PF:
A Polícia Federal, em ação conjunta com a Controladoria-Geral da União no Acre (CGU/AC), deflagrou nesta terça-feira (3/12) a Operação Dilapsio, uma ofensiva de grande porte voltada a desarticular uma associação criminosa especializada em fraudes em licitações, superfaturamento de obras públicas, lavagem de dinheiro e uso de empresas de fachada. O esquema, segundo as apurações, envolvia recursos federais destinados a diversos municípios acreanos e pode ter causado prejuízo milionário aos cofres públicos.

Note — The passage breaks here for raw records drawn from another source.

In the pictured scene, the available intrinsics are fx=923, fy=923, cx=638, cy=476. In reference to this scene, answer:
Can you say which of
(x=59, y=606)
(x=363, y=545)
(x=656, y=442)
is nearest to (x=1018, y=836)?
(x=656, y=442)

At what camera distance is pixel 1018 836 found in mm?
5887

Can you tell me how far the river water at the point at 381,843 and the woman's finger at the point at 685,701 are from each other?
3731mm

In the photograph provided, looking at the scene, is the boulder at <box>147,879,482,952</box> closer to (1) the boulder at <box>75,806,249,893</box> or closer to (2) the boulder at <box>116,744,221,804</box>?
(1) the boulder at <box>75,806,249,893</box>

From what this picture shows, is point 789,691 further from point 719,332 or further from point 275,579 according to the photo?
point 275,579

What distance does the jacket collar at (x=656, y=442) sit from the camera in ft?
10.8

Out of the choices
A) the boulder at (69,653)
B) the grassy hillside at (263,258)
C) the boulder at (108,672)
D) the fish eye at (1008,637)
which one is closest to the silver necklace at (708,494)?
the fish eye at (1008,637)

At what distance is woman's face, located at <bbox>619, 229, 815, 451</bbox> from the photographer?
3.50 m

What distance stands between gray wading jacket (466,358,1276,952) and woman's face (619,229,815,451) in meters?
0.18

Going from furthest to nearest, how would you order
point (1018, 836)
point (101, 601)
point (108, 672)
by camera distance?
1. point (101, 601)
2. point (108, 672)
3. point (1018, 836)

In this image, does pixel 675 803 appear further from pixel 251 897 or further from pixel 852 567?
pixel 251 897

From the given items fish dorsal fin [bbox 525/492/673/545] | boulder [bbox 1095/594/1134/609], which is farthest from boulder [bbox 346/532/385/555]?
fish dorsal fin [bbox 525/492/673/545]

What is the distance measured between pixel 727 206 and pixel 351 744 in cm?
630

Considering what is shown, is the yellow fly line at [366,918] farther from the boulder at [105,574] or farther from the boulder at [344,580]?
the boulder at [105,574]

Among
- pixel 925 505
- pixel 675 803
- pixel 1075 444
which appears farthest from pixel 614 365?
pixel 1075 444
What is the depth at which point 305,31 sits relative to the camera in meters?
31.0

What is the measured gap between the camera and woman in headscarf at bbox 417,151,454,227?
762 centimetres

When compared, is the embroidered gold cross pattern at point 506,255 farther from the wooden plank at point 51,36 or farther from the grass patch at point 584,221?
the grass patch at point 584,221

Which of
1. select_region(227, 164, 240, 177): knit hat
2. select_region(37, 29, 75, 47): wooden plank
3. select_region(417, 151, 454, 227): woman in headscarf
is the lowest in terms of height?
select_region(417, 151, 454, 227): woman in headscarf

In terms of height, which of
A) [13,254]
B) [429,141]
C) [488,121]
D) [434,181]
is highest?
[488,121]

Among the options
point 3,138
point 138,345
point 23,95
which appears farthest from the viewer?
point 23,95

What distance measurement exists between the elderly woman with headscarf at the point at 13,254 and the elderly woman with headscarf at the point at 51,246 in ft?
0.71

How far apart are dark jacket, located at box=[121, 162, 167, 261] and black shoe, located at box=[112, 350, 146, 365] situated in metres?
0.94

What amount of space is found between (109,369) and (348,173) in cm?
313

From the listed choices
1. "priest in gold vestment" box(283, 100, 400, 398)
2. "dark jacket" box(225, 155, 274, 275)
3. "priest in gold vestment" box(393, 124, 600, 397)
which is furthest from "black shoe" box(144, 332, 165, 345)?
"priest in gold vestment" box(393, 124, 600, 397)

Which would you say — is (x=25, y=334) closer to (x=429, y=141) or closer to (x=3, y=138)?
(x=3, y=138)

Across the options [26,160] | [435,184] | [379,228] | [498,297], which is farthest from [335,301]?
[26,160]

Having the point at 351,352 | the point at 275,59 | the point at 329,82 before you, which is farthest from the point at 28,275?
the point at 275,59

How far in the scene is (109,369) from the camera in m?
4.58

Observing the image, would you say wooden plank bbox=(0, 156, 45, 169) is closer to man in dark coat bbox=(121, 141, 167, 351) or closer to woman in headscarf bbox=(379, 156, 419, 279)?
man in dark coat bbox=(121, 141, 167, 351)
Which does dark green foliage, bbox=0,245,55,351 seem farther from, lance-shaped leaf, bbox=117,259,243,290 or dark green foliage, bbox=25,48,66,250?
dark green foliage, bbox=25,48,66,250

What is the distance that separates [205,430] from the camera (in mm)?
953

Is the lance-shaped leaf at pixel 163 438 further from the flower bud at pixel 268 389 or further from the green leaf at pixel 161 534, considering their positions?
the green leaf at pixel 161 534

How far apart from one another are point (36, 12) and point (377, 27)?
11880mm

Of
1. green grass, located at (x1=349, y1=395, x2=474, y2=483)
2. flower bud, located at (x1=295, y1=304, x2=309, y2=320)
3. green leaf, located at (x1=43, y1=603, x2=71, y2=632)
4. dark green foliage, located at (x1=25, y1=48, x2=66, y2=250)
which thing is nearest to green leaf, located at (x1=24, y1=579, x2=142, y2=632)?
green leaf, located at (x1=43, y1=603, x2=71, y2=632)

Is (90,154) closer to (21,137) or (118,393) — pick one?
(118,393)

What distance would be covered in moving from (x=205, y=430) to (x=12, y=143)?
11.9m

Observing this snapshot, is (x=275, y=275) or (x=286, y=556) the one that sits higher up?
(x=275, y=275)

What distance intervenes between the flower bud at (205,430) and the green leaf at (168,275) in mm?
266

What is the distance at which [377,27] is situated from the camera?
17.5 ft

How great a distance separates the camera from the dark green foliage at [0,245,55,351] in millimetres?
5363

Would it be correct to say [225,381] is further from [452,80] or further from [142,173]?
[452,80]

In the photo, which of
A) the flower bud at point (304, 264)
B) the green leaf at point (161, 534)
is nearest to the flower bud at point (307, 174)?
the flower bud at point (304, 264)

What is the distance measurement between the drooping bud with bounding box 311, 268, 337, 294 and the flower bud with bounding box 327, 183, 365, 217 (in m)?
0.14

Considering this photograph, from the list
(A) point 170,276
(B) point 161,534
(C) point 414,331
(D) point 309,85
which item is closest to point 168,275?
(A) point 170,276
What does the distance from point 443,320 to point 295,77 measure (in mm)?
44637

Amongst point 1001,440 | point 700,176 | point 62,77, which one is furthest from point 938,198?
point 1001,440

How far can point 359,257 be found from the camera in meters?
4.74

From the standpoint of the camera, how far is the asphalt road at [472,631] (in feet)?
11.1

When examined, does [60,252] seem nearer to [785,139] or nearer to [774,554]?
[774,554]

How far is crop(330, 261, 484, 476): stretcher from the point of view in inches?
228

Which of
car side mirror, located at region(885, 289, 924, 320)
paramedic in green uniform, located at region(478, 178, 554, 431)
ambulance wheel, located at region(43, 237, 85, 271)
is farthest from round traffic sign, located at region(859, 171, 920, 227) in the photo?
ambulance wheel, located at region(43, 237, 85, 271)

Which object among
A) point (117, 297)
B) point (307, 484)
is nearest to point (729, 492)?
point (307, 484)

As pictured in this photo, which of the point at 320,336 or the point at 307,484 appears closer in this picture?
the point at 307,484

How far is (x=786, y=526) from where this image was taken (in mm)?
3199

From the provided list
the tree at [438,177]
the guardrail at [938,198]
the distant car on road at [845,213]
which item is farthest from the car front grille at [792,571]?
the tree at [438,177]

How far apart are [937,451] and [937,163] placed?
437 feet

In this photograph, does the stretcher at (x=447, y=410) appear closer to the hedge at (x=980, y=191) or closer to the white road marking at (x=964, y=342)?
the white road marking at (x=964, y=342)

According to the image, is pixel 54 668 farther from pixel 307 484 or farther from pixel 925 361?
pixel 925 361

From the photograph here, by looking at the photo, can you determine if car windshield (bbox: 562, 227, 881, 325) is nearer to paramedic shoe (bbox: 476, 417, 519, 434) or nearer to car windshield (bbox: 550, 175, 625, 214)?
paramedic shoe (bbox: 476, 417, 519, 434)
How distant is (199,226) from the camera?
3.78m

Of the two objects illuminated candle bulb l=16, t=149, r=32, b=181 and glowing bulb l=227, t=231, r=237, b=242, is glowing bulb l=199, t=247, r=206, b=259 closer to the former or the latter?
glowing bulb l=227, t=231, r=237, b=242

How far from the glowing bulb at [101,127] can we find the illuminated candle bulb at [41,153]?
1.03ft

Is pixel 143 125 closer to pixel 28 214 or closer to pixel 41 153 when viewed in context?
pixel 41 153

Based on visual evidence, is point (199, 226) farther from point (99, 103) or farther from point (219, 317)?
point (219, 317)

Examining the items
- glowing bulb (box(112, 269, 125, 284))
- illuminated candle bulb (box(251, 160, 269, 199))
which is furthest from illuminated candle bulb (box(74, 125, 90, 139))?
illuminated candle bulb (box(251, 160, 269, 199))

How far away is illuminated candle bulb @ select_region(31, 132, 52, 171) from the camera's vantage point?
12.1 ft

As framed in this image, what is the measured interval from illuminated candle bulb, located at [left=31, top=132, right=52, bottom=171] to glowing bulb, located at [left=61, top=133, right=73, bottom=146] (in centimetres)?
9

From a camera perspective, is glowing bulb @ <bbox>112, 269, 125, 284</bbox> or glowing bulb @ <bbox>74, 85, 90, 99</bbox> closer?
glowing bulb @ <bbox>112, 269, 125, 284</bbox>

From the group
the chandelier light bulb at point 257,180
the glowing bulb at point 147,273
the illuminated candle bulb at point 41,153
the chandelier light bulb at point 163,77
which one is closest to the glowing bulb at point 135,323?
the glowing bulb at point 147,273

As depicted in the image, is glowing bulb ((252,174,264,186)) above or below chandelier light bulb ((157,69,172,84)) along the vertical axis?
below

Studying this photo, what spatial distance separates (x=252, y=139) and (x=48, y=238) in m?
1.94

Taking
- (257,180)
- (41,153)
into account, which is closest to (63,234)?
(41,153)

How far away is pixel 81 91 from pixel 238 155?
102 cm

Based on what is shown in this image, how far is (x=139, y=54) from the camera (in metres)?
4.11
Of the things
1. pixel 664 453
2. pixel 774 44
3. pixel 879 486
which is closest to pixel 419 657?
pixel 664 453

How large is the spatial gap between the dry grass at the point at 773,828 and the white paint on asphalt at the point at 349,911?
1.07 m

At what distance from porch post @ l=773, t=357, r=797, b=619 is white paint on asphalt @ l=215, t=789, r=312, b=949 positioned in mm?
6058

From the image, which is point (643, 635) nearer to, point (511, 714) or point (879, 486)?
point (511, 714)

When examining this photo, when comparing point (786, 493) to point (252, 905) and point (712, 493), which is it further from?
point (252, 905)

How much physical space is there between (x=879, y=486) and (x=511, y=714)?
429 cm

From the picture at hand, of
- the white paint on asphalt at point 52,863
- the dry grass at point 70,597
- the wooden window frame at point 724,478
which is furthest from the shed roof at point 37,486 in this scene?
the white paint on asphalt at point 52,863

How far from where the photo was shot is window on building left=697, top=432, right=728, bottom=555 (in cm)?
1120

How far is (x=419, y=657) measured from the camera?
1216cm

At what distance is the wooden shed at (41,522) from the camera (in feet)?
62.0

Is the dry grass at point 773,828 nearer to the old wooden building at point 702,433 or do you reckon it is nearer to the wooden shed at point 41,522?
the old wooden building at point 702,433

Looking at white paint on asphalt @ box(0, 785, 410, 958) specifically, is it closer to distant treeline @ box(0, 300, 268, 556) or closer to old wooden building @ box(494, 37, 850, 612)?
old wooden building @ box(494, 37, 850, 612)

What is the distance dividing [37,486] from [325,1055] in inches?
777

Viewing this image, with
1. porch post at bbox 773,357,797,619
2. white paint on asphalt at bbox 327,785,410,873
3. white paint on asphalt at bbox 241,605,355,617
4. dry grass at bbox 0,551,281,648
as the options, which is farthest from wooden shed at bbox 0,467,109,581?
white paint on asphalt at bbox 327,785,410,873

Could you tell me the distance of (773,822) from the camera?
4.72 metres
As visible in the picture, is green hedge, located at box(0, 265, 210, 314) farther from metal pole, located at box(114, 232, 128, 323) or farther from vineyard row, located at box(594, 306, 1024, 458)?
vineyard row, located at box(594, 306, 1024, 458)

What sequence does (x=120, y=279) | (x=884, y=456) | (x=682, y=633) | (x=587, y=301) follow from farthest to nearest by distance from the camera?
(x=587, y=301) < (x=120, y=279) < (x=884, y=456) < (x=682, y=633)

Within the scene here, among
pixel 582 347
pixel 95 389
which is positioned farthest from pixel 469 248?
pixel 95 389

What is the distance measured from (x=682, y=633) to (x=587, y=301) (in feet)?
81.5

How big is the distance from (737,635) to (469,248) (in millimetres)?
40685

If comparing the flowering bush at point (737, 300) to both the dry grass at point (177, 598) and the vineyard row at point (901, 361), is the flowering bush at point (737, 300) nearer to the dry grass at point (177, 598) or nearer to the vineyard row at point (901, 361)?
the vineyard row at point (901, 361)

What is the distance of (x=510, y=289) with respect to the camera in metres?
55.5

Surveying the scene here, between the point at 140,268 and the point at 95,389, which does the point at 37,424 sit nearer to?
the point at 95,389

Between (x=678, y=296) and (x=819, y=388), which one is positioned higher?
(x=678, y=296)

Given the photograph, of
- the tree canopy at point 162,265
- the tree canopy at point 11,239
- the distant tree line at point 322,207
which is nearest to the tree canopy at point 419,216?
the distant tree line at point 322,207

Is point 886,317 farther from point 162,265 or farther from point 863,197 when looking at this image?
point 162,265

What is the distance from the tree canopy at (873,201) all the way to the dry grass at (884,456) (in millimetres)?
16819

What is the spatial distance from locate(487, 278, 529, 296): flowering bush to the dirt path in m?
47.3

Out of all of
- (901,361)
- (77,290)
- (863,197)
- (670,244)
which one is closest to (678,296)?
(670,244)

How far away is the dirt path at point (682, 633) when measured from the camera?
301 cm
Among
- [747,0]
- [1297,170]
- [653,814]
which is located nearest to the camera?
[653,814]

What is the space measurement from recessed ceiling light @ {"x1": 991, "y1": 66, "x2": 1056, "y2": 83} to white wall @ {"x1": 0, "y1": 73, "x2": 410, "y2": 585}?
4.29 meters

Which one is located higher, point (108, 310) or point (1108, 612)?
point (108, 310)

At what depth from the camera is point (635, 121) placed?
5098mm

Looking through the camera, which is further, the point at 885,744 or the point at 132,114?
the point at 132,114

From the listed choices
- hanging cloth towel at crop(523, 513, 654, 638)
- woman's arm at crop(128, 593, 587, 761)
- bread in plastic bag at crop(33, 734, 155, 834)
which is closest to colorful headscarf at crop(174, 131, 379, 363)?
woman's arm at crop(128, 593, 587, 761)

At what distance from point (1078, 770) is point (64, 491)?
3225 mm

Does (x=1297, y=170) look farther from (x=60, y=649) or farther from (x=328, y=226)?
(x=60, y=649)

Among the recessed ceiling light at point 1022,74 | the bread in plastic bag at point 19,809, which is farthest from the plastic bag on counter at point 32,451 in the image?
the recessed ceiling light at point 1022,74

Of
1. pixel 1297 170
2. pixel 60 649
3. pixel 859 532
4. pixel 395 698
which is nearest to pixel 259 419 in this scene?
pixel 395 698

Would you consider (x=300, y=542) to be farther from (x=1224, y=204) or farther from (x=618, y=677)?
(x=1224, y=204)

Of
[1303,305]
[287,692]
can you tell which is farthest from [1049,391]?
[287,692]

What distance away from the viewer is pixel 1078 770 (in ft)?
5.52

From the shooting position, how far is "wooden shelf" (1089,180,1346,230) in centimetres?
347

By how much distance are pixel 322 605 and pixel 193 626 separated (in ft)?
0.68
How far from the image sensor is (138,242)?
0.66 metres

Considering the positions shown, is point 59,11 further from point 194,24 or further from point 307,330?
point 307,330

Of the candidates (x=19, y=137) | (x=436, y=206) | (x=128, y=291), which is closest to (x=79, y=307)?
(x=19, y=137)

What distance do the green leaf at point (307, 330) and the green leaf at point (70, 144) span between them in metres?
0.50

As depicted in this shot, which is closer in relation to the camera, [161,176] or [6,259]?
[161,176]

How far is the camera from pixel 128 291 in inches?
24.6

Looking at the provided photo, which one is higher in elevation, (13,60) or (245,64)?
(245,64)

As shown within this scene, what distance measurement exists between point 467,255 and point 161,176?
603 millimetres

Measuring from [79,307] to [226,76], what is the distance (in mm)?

As investigações começaram em fevereiro de 2025, após análises da CGU/AC indicarem indícios robustos de manipulação de processos licitatórios financiados por emendas parlamentares, conhecidas como “emendas Pix” mecanismo que permite o repasse direto de recursos da União a estados e municípios sem necessidade de convênio formal ou prestação de contas antecipada. Esse formato, segundo investigadores, facilitou a atuação do grupo ao reduzir controles e ampliar a margem de manobra para fraudes.
De acordo com a PF, a organização criminosa era composta por empresários e agentes públicos, que atuavam de maneira coordenada para direcionar contratos, simular concorrências e inflar valores de obras e serviços de engenharia. Ao menos três prefeituras foram alvo do esquema: Senador Guiomard, Assis Brasil e Plácido de Castro.
Durante o curso das apurações, os investigadores identificaram que três empresas do setor da construção civil eram utilizadas como fachada ou como beneficiárias diretas das irregularidades. Elas venciam licitações previamente combinadas e executavam (ou simulavam executar) contratos superfaturados, permitindo o desvio sistemático de recursos.
O prejuízo estimado ao erário federal chega a R$ 3,38 milhões, valor que pode aumentar conforme novas etapas da investigação avancem. Os indícios apontam ainda para a existência de lavagem de capitais com o objetivo de ocultar o destino final do dinheiro desviado, o que amplia a complexidade do caso.
A PF cumpre mandados judiciais para apreensão de documentos, equipamentos e registros financeiros. A meta é aprofundar a identificação dos envolvidos, rastrear o fluxo do dinheiro, comprovar a participação de servidores municipais e empresários e recuperar valores que foram desviados.
A Operação Dilapsio representa mais um esforço conjunto entre PF e CGU para combater a corrupção e garantir a correta aplicação de recursos públicos. As investigações seguem em andamento e novas fases não estão descartadas.